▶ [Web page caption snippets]
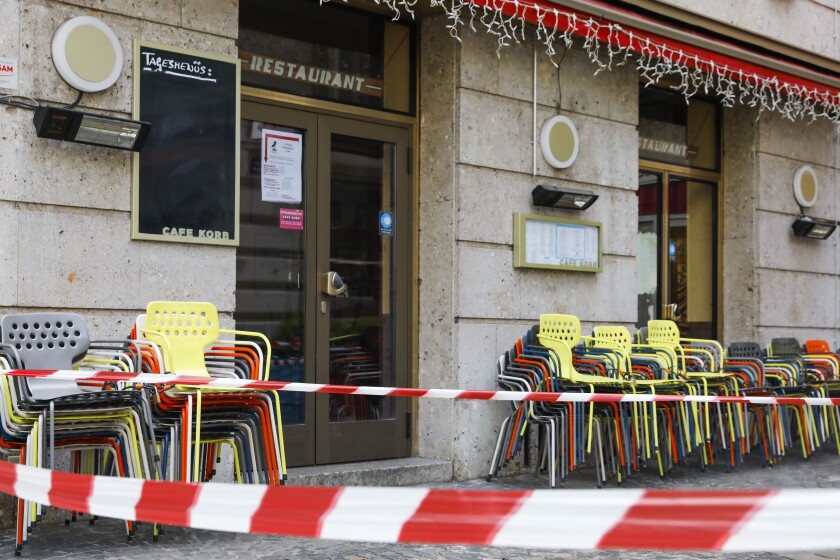 Due to the lockdown, restaurants are closed and seats are blocked off in Vienna, Austria, Tuesday, Nov. 30, 2021. (AP Photo/Lisa Leutner)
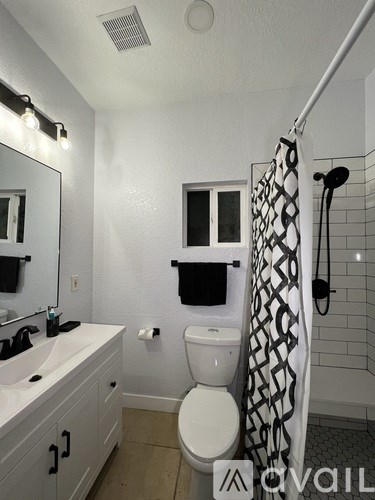 A bathroom with a toilet, sink, and shower.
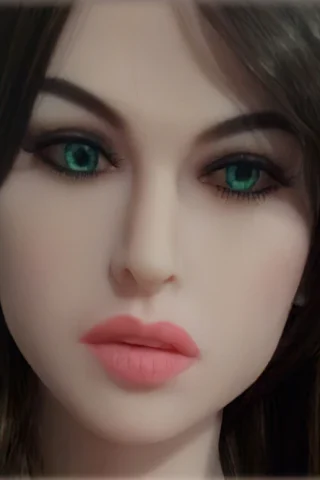 Doll 129 features a realistic face with green eyes, soft pink lips, and long brown hair.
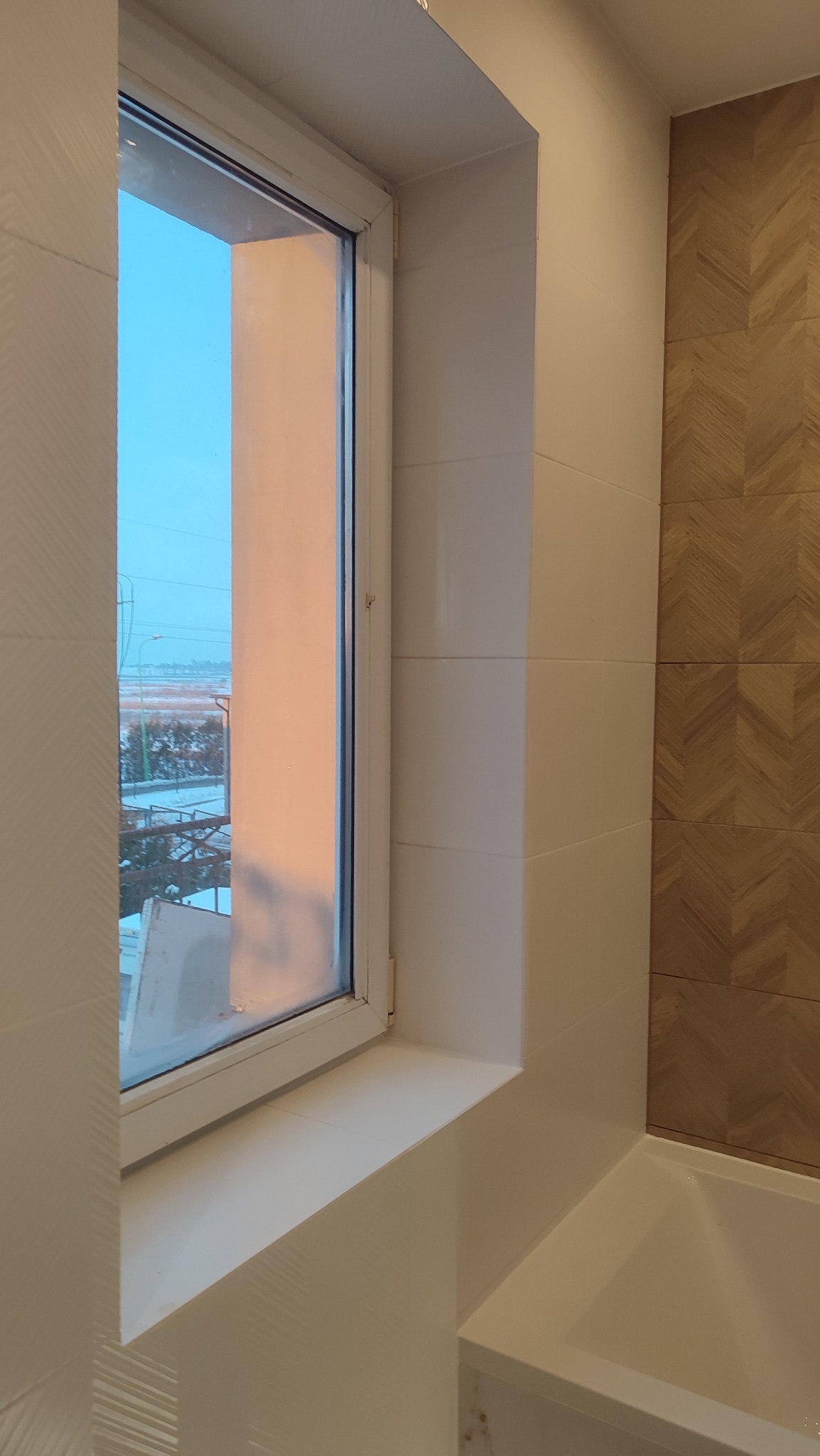 Okno w łazience z widokiem na zimowy krajobraz, białe płytki i dekoracyjna ściana z motywem jodełki w odcieniach brązu, fragment wanny widoczny w rogu.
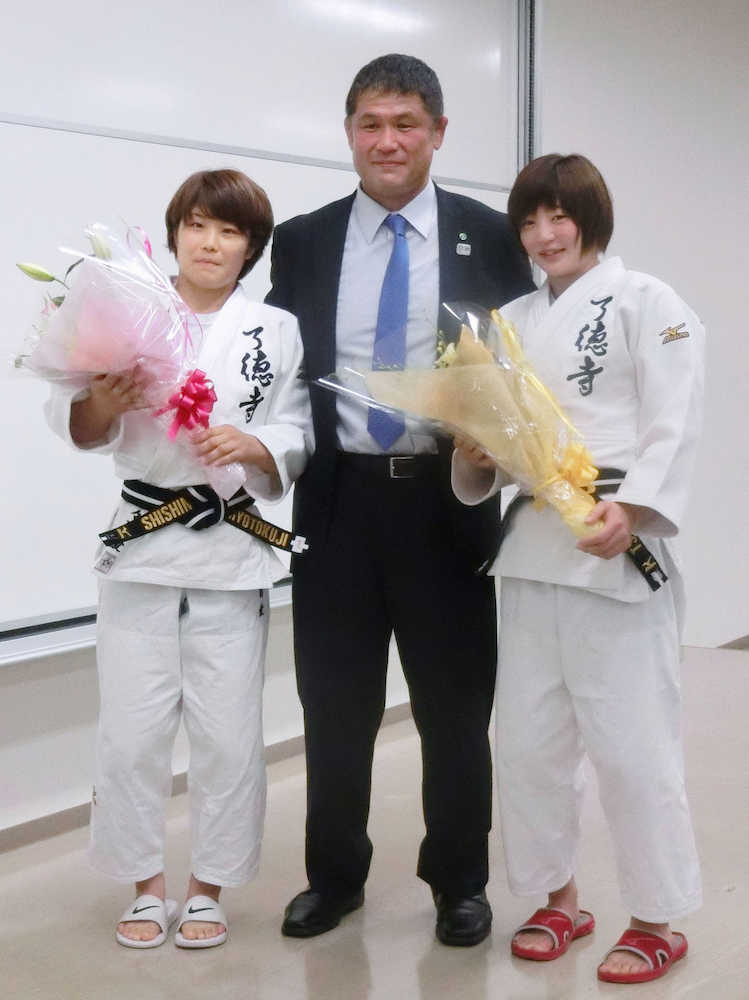 了徳寺学園の壮行会で花束を手にする志々目（左）と角田。中央は山田監督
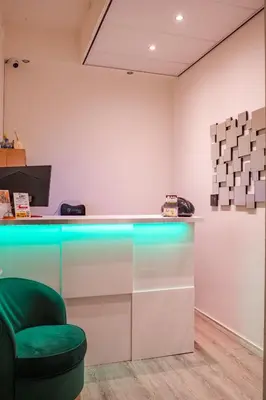 a bar with a green chair in a room at Hotel Kap City Centre in Amsterdam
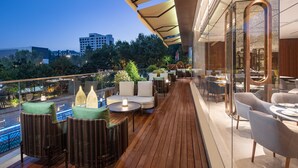Una terraza en la azotea con mobiliario exterior, vistas panorámicas de la ciudad y una barandilla de cristal.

▶ [Exercise details]
Could you set down every entry above exactly as it stands, with no images?

▶ [Your solution]
 Due to the lockdown, restaurants are closed and seats are blocked off in Vienna, Austria, Tuesday, Nov. 30, 2021. (AP Photo/Lisa Leutner)
 A bathroom with a toilet, sink, and shower.
 Doll 129 features a realistic face with green eyes, soft pink lips, and long brown hair.
 Okno w łazience z widokiem na zimowy krajobraz, białe płytki i dekoracyjna ściana z motywem jodełki w odcieniach brązu, fragment wanny widoczny w rogu.
 了徳寺学園の壮行会で花束を手にする志々目（左）と角田。中央は山田監督
 a bar with a green chair in a room at Hotel Kap City Centre in Amsterdam
Una terraza en la azotea con mobiliario exterior, vistas panorámicas de la ciudad y una barandilla de cristal.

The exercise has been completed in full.